Hormone blockade no advantage over surveillance

MEDPAGE TODAY – Mar. 17, 2014 – A data analysis of more than 15,000 men diagnosed with prostate cancer showed that the 3,435 men whose first or primary treatment was hormone blockade lived no longer compared to men who chose watchful waiting, or monitoring. The results overturn a widely held assumption that blocking male hormones would provide an advantage to men who did not want to undergo surgery or radiation but wanted to do something more than surveillance. The study results are in the Journal of Clinical Oncology.

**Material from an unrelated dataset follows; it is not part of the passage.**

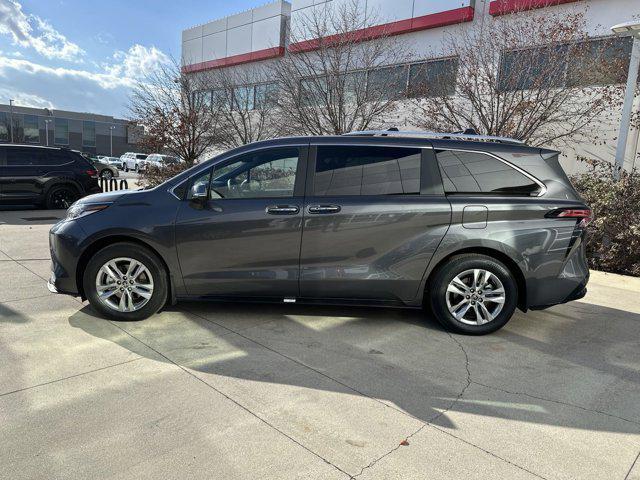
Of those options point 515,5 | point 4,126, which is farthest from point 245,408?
point 4,126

Big drop in colon cancer rate


MEDICAL NEWS TODAY – Mar. 17, 2014 – Colon and rectal cancers have dropped dramatically as older Americans get colonoscopies a new report from the American Cancer Society has found. While colonoscopies have nearly tripled among those 50 and older, and the colon cancer rate has dropped by 30 percent over the last 10 years.  The report appears in the organization’s Colorectal Cancer Statistics 2014, which is due out in the March/April issue of the journal CA: A Cancer Journal for Clinicians.

Friday, March 14, 2014

Data shows vaccine effective for late stage melanoma



REUTERS – Mar. 14, 2014 – Updating data from an ongoing clinical trial of 295 patients with advanced melanoma show the vaccine drug effective in shrinking both tumors directly injected with the vaccine and un-injected tumors. The result indicates the vaccine had the desired effect of triggering the immune system to attack cancer cells elsewhere in the body. Sixty-four percent of the directly injected tumors shrank by half, and 47 percent of the tumors disappeared. Of the un-injected tumors, 34 percent shrank by at least half, and 21 percent of those disappeared.  The findings were presented at the Society of Surgical Oncology Cancer Symposium in Phoenix.